To further evaluate the quantitative stability of long-term metabolomic measurement at the absolute concentration level, we first compared the differences between PCCs of technical replicates and those between different reference sample groups. There were significant differences between the two types of PCCs (Fig. 5b). HCA and PCA were also used to visualize the magnitude of technical variation in data integration at the absolute concentration level. Most of the samples in the integrated long-term metabolomic dataset were clustered into different sample groups, but several M8 samples misclustered into the F7 sample group (Fig. 5d, f). In addition, the Quartet signal-to-noise ratio was calculated to be 13.3 for the integrated dataset, indicating a good separation among different Quartet samples.

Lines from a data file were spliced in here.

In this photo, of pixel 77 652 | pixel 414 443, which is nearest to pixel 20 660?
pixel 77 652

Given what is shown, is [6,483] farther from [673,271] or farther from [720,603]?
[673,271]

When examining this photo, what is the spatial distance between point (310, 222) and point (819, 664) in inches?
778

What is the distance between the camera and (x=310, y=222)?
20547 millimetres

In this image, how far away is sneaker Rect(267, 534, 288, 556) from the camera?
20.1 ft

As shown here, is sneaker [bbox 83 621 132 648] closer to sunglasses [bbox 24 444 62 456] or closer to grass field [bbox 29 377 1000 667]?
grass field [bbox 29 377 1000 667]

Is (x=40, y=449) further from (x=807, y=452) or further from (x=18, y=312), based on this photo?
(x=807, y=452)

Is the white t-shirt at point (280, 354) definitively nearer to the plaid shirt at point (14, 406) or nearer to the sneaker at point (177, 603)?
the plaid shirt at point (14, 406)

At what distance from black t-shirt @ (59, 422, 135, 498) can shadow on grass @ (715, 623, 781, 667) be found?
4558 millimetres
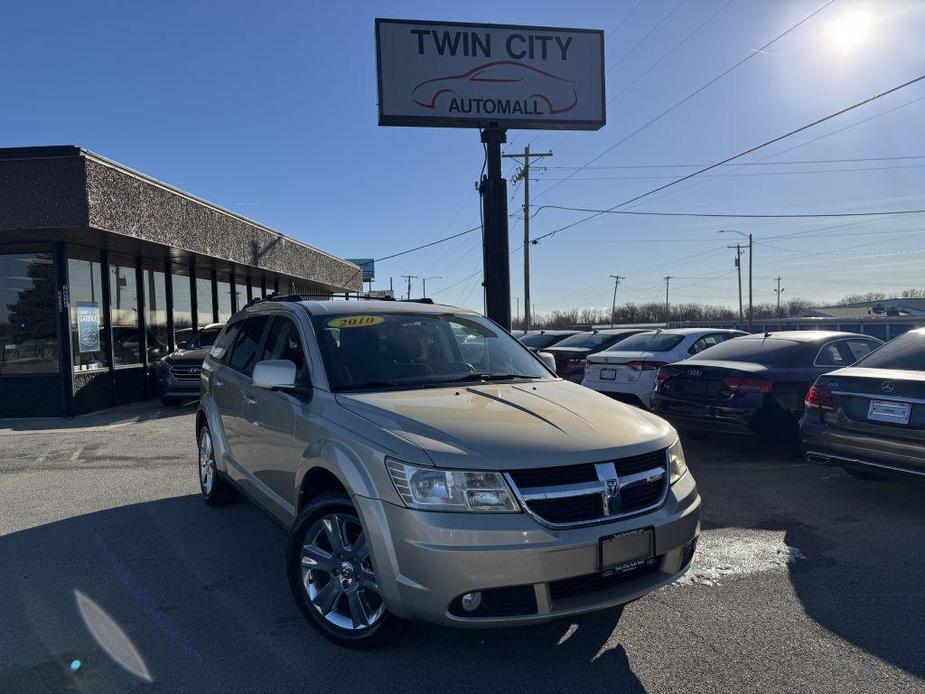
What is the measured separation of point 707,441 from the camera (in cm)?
849

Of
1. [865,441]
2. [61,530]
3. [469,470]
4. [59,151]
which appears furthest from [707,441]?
[59,151]

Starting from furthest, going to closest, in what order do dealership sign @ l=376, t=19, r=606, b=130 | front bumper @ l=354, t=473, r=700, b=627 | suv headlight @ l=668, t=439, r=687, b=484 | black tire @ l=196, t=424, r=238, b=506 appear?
dealership sign @ l=376, t=19, r=606, b=130 < black tire @ l=196, t=424, r=238, b=506 < suv headlight @ l=668, t=439, r=687, b=484 < front bumper @ l=354, t=473, r=700, b=627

After converting the absolute concentration values to a ratio scale relative to those of the same reference material (D6) on a metabolite-by-metabolite basis per batch, the difference between PCCs of technical replicates and PCCs of different samples increased dramatically from 0.009 (Fig. 5b) to 0.532 (Fig. 5c). Similar results were observed by HCA and PCA plots (Fig. 5e and g). After the ratio-based scaling, all the samples clustered correctly into known Quartet sample groups (Fig. 5e). The Quartet signal-to-noise ratio was improved slightly from 13.3 to 13.5 (Fig. 5g). Using the Levey-Jennings plot, we continuously monitored each metabolite measurement across runs (Additional file 1: Fig. S3). There were 57, 14, and 10 metabolites that deviated from the mean beyond ± 3 SD for 3 RMs (D5, F7, and M8), demonstrating evidence of systematic errors (Additional file 1: Fig. S3, up). After ratio-based scaling to D6 sample, the number of systematically deviated metabolites decreased to 8, 11, and 15 for the three sample pairs (D5/D6, F7/D6, and M8/D6), respectively (Additional file 1: Fig. S3, down). These results showed that the reliability of long-term metabolomic measurement can also be improved by converting the absolute concentration values to a ratio scale using common reference materials.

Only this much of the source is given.